Poetry begins when the properties of things-and the correspondences among them-reveal themselves through language. Language is the veil that can pierce itself.
The poems in The Properties record encounters between desire and the repressed or suppressed interstices of social, economic, political and unconscious forces. They're alert to correspondences, attentive to the lines of force to which the poet's family quietly assented in the contested place that is the Northwest Coast of North America.

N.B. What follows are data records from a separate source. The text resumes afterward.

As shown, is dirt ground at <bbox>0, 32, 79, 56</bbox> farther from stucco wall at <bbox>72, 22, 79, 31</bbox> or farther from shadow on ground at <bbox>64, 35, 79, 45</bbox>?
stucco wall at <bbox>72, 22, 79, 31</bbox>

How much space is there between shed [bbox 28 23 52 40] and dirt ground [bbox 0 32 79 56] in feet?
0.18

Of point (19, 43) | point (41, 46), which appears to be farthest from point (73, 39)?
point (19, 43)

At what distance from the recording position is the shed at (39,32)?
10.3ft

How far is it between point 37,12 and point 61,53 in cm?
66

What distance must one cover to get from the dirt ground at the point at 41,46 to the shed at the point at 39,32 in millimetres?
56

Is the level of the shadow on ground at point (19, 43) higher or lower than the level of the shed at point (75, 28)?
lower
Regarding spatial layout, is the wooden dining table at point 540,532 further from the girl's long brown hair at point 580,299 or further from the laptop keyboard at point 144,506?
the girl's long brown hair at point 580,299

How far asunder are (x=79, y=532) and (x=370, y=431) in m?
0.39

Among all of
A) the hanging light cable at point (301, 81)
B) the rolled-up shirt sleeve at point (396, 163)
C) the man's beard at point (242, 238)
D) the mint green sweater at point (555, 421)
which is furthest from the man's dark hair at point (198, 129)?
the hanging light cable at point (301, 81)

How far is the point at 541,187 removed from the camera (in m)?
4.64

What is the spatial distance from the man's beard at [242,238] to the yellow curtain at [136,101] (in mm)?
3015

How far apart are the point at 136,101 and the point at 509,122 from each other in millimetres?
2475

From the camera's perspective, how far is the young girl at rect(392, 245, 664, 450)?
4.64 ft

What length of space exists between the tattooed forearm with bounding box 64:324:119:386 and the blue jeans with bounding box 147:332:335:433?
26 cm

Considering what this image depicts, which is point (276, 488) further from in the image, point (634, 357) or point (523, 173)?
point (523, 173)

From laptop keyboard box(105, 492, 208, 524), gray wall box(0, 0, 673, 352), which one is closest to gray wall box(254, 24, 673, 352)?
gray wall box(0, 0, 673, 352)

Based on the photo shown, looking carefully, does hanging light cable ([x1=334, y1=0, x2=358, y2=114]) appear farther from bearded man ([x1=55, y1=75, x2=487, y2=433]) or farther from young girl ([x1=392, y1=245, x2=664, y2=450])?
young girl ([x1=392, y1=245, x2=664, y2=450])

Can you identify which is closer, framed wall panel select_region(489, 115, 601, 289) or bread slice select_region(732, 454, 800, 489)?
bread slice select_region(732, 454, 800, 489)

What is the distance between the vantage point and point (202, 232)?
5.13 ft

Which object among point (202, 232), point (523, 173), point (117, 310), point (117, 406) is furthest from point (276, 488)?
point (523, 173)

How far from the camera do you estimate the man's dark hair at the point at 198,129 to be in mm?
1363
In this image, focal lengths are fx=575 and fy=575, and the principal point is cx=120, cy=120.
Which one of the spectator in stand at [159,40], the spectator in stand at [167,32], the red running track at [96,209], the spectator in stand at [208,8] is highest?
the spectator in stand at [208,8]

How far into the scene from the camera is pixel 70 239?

All times and places exist simultaneously. The texts in The Properties range from a twenty-first-century visitation by Herman Melville at a diner in New York City to an unknown history of the Lions Gate Bridge that begins in the Coast Salish village of Xwemelch'stn and ends with an assassination in Egypt. Igor Stravinsky, Sigmund Freud, Stefan Zweig, Duke Ellington, Jeanne d'Arc, Walter Guinness, George Bowering, Andre Breton (who sought out "the interior voice within each human being"), and more appear.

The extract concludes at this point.